----- Brano da leggere
A livello costituzionale Dylan è Tiziano. Al contempo però è un personaggio talmente ricco, sfaccettato, aperto che è in grado di ospitare in maniera convincente anche le visioni di altri autori. Sclavi ha creato il personaggio e gli ha donato le sue caratteristiche fondanti, ma il suo modo di scrivere è e sarà sempre solo suo. Un buon autore deve avere una propria visione del personaggio, e il fatto che inevitabilmente non coincida con quella di Sclavi non la rende necessariamente sbagliata. Pretendere che vengano riproposti all’infinito i cliché stilistici del Dylan delle origini è assurdo. Se lo sforzo degli autori che si sono succeduti a Stan Lee ai testi dell’Uomo Ragno fosse stato quello di scimmiottare l’illustre predecessore invece di cercare una propria via al personaggio, non avremmo avuto lo Spider-Man di Gerry Conway, di Peter David, di J. M. DeMatteis. Come Topolino è riuscito a fare a meno di Walt Disney e Ub Iwerks, e Lucky Luke è sopravvissuto a Morris e Goscinny, lo stesso farà Dylan Dog con Sclavi.
Dylan Dog è stato un fenomeno artistico, editoriale e sociale. Nel suo periodo di maggiore successo è stato protagonista di pubblicità, merchandising, ha generato bizzarri epigoni, è stato ospite di riviste a larga diffusione. Sembrava che tutti leggessero Dylan Dog. Come ci si approccia a un personaggio e a un fenomeno del genere senza esserne schiacciati? Fa paura scrivere Dylan Dog?
Beh, certo la storia editoriale di Dylan Dog un po’ di soggezione la mette. A metà anni Novanta la testata vendeva circa 600.000 copie e riceveva una decina di lettere al giorno dai lettori, quindi quasi 300 al mese, con un redattore fisso che passava le giornate a rispondere a tutte. Un qualcosa di impensabile, oggi. Chi non ha vissuto quel periodo glorioso non può capire cos’è stato Dylan Dog per la cosiddetta Generazione X. Però parlare di paura è troppo. Se davvero ne avessimo, faremmo meglio a cambiare lavoro. Dylan è un personaggio che funziona solo se chi lo scrive si diverte, si lascia andare, prova, sperimenta, osa. Non lo si può scrivere con il freno a mano tirato, senza una vera urgenza narrativa. Dylan Dog è in assoluto la testata Bonelli che non si può scrivere solo di mestiere, con furbizia, facendo il compitino, perché il lettore è particolarmente esigente e ti becca subito. Ecco, più che il passato editoriale è la severità del lettore di Dylan Dog a creare un po’ di pressione psicologica. Ma come insegnava un vecchio amico rosso e blu, da grandi poteri derivano grandi responsabilità.
----------
----- Raccolta dati
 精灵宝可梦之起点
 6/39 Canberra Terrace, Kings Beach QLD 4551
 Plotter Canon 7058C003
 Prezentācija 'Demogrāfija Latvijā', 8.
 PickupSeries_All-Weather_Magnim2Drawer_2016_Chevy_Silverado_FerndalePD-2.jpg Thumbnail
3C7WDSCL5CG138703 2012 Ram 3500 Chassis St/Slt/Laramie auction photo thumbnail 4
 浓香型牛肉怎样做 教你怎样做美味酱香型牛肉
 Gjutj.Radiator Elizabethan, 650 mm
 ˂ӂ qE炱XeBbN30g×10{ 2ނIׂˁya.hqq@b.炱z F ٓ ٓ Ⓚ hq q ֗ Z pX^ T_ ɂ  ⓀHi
----------
----- Raccolta dati
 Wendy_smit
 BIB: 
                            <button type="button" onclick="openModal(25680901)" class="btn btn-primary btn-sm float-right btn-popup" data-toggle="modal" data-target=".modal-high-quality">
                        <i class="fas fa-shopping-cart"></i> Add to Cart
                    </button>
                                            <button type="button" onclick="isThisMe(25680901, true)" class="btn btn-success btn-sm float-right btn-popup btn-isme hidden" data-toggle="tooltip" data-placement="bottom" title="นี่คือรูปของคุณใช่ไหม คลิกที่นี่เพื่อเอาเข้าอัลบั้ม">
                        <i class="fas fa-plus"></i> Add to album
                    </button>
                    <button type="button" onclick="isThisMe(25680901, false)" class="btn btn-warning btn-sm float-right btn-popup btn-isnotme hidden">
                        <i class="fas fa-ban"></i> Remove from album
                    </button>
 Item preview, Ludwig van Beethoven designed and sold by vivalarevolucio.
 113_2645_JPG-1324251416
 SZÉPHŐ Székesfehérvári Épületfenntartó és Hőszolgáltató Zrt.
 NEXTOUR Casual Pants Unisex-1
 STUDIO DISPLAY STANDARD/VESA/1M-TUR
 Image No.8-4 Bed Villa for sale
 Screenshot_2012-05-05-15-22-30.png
----------
----- Raccolta dati
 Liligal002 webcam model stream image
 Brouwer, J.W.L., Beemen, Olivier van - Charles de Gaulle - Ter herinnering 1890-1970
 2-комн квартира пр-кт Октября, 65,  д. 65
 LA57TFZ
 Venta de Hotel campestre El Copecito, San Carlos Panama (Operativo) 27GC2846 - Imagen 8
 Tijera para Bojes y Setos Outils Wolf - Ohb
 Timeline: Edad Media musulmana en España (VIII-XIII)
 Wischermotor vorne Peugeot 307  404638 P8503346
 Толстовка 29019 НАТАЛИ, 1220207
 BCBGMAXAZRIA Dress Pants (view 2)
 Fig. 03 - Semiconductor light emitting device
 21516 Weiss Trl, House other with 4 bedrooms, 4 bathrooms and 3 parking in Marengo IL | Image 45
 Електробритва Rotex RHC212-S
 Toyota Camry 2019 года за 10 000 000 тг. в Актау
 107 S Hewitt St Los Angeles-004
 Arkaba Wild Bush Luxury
----------
Compiti da svolgere -
1: Ricopia parola per parola una parte del brano su Dylan Dog, cominciando da "Dylan Dog è stato" e andando avanti fino a "scrivere Dylan Dog?".
2: Secondo il brano su Dylan Dog, perché Dylan Dog non si può scrivere solo di mestiere? Rispondi in una, due o tre frasi.

Risposte qui sotto -
1:
Dylan Dog è stato un fenomeno artistico, editoriale e sociale. Nel suo periodo di maggiore successo è stato protagonista di pubblicità, merchandising, ha generato bizzarri epigoni, è stato ospite di riviste a larga diffusione. Sembrava che tutti leggessero Dylan Dog. Come ci si approccia a un personaggio e a un fenomeno del genere senza esserne schiacciati? Fa paura scrivere Dylan Dog?

2: Perché il lettore di Dylan Dog è particolarmente esigente e si accorge subito se chi scrive lo fa con furbizia o facendo il compitino. Per questo, più del passato editoriale, è la severità del lettore a creare un po' di pressione psicologica.